> WORK ORDER
Print only the line with "The researchers measured" and the lines after it, ending with the last line of the material, each exactly as it stands.

> GIVEN DATA

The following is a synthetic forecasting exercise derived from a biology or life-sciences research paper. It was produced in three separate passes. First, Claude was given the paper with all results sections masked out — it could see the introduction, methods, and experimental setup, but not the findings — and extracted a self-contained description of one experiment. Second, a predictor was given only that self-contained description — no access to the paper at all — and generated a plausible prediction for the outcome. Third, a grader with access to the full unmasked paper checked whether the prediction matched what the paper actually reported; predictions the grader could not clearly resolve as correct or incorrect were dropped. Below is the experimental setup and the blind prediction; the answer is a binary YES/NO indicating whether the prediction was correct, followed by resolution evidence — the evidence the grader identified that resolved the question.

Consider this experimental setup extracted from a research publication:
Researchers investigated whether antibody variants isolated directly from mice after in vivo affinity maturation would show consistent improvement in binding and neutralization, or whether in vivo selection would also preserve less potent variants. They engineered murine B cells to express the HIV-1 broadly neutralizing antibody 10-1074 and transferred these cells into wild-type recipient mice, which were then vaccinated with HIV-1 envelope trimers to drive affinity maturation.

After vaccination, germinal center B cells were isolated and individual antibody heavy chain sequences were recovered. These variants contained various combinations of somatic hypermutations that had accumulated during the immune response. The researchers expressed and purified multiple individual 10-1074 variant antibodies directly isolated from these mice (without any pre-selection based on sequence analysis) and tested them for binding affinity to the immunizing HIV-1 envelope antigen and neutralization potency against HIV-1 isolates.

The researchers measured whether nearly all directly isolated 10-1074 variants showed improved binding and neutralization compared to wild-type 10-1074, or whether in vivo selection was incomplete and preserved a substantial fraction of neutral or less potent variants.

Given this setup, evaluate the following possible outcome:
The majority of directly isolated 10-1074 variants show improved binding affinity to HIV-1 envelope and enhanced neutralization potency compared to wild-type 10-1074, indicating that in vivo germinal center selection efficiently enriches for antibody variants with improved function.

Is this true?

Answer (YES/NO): YES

> FINAL ANSWER
The researchers measured whether nearly all directly isolated 10-1074 variants showed improved binding and neutralization compared to wild-type 10-1074, or whether in vivo selection was incomplete and preserved a substantial fraction of neutral or less potent variants.

Given this setup, evaluate the following possible outcome:
The majority of directly isolated 10-1074 variants show improved binding affinity to HIV-1 envelope and enhanced neutralization potency compared to wild-type 10-1074, indicating that in vivo germinal center selection efficiently enriches for antibody variants with improved function.

Is this true?

Answer (YES/NO): YES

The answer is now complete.